C'est une rencontre fondatrice qui attendra. La nouvelle équipe féminine de football du Vatican a dû annuler son match, le premier de son histoire à l'étranger, ce week-end à Vienne, face au club de Mariahilf. Une annulation causée non par des raisons sportives ou météorologiques mais parce que plusieurs joueuses autrichiennes ont protesté contre les positions anti-avortement de l'Église catholique, provoquant le refus de jouer des joueuses du Vatican.

 

Celles-ci ont en effet soulevé leur maillot pour dévoiler des messages en faveur du droit à l'IVG, peints sur leur ventre et leur dos, alors que les hymnes nationaux étaient joués avant le coup d'envoi du match, a raconté le président de l'équipe de Mariahilf, Ernst Lackner.
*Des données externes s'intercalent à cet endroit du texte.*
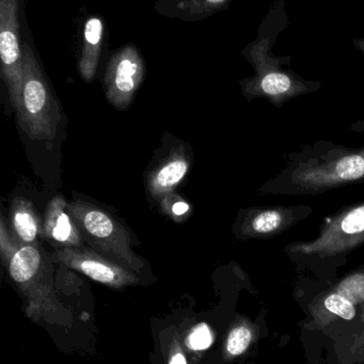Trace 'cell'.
<instances>
[{
    "mask_svg": "<svg viewBox=\"0 0 364 364\" xmlns=\"http://www.w3.org/2000/svg\"><path fill=\"white\" fill-rule=\"evenodd\" d=\"M170 364H187L185 357L182 354H175L171 359Z\"/></svg>",
    "mask_w": 364,
    "mask_h": 364,
    "instance_id": "obj_19",
    "label": "cell"
},
{
    "mask_svg": "<svg viewBox=\"0 0 364 364\" xmlns=\"http://www.w3.org/2000/svg\"><path fill=\"white\" fill-rule=\"evenodd\" d=\"M68 212L83 239L98 254L132 271L143 267L142 261L132 252L130 233L104 210L91 203L73 201L68 205Z\"/></svg>",
    "mask_w": 364,
    "mask_h": 364,
    "instance_id": "obj_2",
    "label": "cell"
},
{
    "mask_svg": "<svg viewBox=\"0 0 364 364\" xmlns=\"http://www.w3.org/2000/svg\"><path fill=\"white\" fill-rule=\"evenodd\" d=\"M56 260L88 277L108 286H122L135 282L130 269L109 260L94 250L85 247L60 248L53 254Z\"/></svg>",
    "mask_w": 364,
    "mask_h": 364,
    "instance_id": "obj_7",
    "label": "cell"
},
{
    "mask_svg": "<svg viewBox=\"0 0 364 364\" xmlns=\"http://www.w3.org/2000/svg\"><path fill=\"white\" fill-rule=\"evenodd\" d=\"M162 205L166 214L177 222L184 220L190 211V205L177 195L169 194L164 197Z\"/></svg>",
    "mask_w": 364,
    "mask_h": 364,
    "instance_id": "obj_15",
    "label": "cell"
},
{
    "mask_svg": "<svg viewBox=\"0 0 364 364\" xmlns=\"http://www.w3.org/2000/svg\"><path fill=\"white\" fill-rule=\"evenodd\" d=\"M104 23L100 17H90L83 26V49L78 68L83 80L90 82L95 77L102 53Z\"/></svg>",
    "mask_w": 364,
    "mask_h": 364,
    "instance_id": "obj_12",
    "label": "cell"
},
{
    "mask_svg": "<svg viewBox=\"0 0 364 364\" xmlns=\"http://www.w3.org/2000/svg\"><path fill=\"white\" fill-rule=\"evenodd\" d=\"M260 89L264 95L269 97H282L288 95L292 89L290 77L281 73H269L263 77L260 82Z\"/></svg>",
    "mask_w": 364,
    "mask_h": 364,
    "instance_id": "obj_14",
    "label": "cell"
},
{
    "mask_svg": "<svg viewBox=\"0 0 364 364\" xmlns=\"http://www.w3.org/2000/svg\"><path fill=\"white\" fill-rule=\"evenodd\" d=\"M363 243L364 203L338 214L323 227L316 239L291 246V252L303 256L331 258L346 254Z\"/></svg>",
    "mask_w": 364,
    "mask_h": 364,
    "instance_id": "obj_3",
    "label": "cell"
},
{
    "mask_svg": "<svg viewBox=\"0 0 364 364\" xmlns=\"http://www.w3.org/2000/svg\"><path fill=\"white\" fill-rule=\"evenodd\" d=\"M42 235L60 247H83V235L68 212V203L62 196L49 201L42 225Z\"/></svg>",
    "mask_w": 364,
    "mask_h": 364,
    "instance_id": "obj_8",
    "label": "cell"
},
{
    "mask_svg": "<svg viewBox=\"0 0 364 364\" xmlns=\"http://www.w3.org/2000/svg\"><path fill=\"white\" fill-rule=\"evenodd\" d=\"M364 181V149L301 164L293 182L301 191L322 192L350 182Z\"/></svg>",
    "mask_w": 364,
    "mask_h": 364,
    "instance_id": "obj_4",
    "label": "cell"
},
{
    "mask_svg": "<svg viewBox=\"0 0 364 364\" xmlns=\"http://www.w3.org/2000/svg\"><path fill=\"white\" fill-rule=\"evenodd\" d=\"M10 231L19 248L38 244L42 225L33 205L27 199L16 197L10 211Z\"/></svg>",
    "mask_w": 364,
    "mask_h": 364,
    "instance_id": "obj_11",
    "label": "cell"
},
{
    "mask_svg": "<svg viewBox=\"0 0 364 364\" xmlns=\"http://www.w3.org/2000/svg\"><path fill=\"white\" fill-rule=\"evenodd\" d=\"M19 0H0L1 76L11 104L19 112L24 83V49L19 36Z\"/></svg>",
    "mask_w": 364,
    "mask_h": 364,
    "instance_id": "obj_5",
    "label": "cell"
},
{
    "mask_svg": "<svg viewBox=\"0 0 364 364\" xmlns=\"http://www.w3.org/2000/svg\"><path fill=\"white\" fill-rule=\"evenodd\" d=\"M189 171V160L182 151L173 153L162 166L150 174L147 188L152 196L157 199L172 194Z\"/></svg>",
    "mask_w": 364,
    "mask_h": 364,
    "instance_id": "obj_10",
    "label": "cell"
},
{
    "mask_svg": "<svg viewBox=\"0 0 364 364\" xmlns=\"http://www.w3.org/2000/svg\"><path fill=\"white\" fill-rule=\"evenodd\" d=\"M254 331L248 325H239L229 333L226 350L232 357L241 356L251 346Z\"/></svg>",
    "mask_w": 364,
    "mask_h": 364,
    "instance_id": "obj_13",
    "label": "cell"
},
{
    "mask_svg": "<svg viewBox=\"0 0 364 364\" xmlns=\"http://www.w3.org/2000/svg\"><path fill=\"white\" fill-rule=\"evenodd\" d=\"M227 0H177V6L181 8L182 15L200 16L207 9L219 6Z\"/></svg>",
    "mask_w": 364,
    "mask_h": 364,
    "instance_id": "obj_16",
    "label": "cell"
},
{
    "mask_svg": "<svg viewBox=\"0 0 364 364\" xmlns=\"http://www.w3.org/2000/svg\"><path fill=\"white\" fill-rule=\"evenodd\" d=\"M145 75L143 58L136 47L126 45L107 63L105 92L107 100L117 109L130 106Z\"/></svg>",
    "mask_w": 364,
    "mask_h": 364,
    "instance_id": "obj_6",
    "label": "cell"
},
{
    "mask_svg": "<svg viewBox=\"0 0 364 364\" xmlns=\"http://www.w3.org/2000/svg\"><path fill=\"white\" fill-rule=\"evenodd\" d=\"M24 83L19 125L31 140L53 142L60 121L59 105L43 74L33 50L24 43Z\"/></svg>",
    "mask_w": 364,
    "mask_h": 364,
    "instance_id": "obj_1",
    "label": "cell"
},
{
    "mask_svg": "<svg viewBox=\"0 0 364 364\" xmlns=\"http://www.w3.org/2000/svg\"><path fill=\"white\" fill-rule=\"evenodd\" d=\"M294 220V212L286 208L256 209L246 216L241 232L245 237H269L284 231Z\"/></svg>",
    "mask_w": 364,
    "mask_h": 364,
    "instance_id": "obj_9",
    "label": "cell"
},
{
    "mask_svg": "<svg viewBox=\"0 0 364 364\" xmlns=\"http://www.w3.org/2000/svg\"><path fill=\"white\" fill-rule=\"evenodd\" d=\"M19 248V246L15 242L10 228L6 227L4 216L1 215V220H0V252H1L2 260L4 262H8L9 264Z\"/></svg>",
    "mask_w": 364,
    "mask_h": 364,
    "instance_id": "obj_17",
    "label": "cell"
},
{
    "mask_svg": "<svg viewBox=\"0 0 364 364\" xmlns=\"http://www.w3.org/2000/svg\"><path fill=\"white\" fill-rule=\"evenodd\" d=\"M190 348L194 350H203L209 348L213 343V337H212L211 331H209L207 325H199L197 328L194 329L192 335L189 336Z\"/></svg>",
    "mask_w": 364,
    "mask_h": 364,
    "instance_id": "obj_18",
    "label": "cell"
}]
</instances>
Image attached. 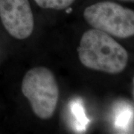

Selon lui, les responsables autrichiens n'avaient pas été informés des intentions de leurs joueuses et cet incident sera analysé, bien que la liberté d'expression "doive être respectée" a-t-il déclaré.

 

Des spectateurs ont aussi affiché des messages anti-homophobie, selon «die Presse». Une bannière intitulée «Règles du football - pas des règles de genre» a été placée près du terrain - l’Église catholique interdit la prêtrise aux femmes - de même que des drapeaux LGBT arc-en-ciel (https://www.nouvelobs.com/societe/20190623.OBS14808/l-equipe-de-foot-feminine-du-vatican-se-heurte-a-des-defenseuses-de-l-ivg.html).

 

"Le match a été annulé parce que nous sommes ici pour le sport, pas pour des messages de politique ou autre", a de son côté expliqué un représentant de l'association sportive du Vatican, Danilo Zennaro, cité par la chaîne publique ORF. Une joueuse de l'équipe féminine Mariahilf de Vienne a déclaré que son équipe ne s'attendait pas à ce que cette action de protestation aboutisse à l'annulation du match.

 

Même si les joueuses de l’équipe du Vatican ont été surprises, il n’est pas surprenant que les joueuses autrichiennes et le public ont tenu à leur rappeler les positions du Vatican sur le sujet et leur désapprobation de la vision sociétale de leur État sur l’IVG et l’homosexualité. Le sport n’est pas seulement un événement sportif et festif, comme le montre les JO de Mexico en 1968, on peut aussi y faire des revendications.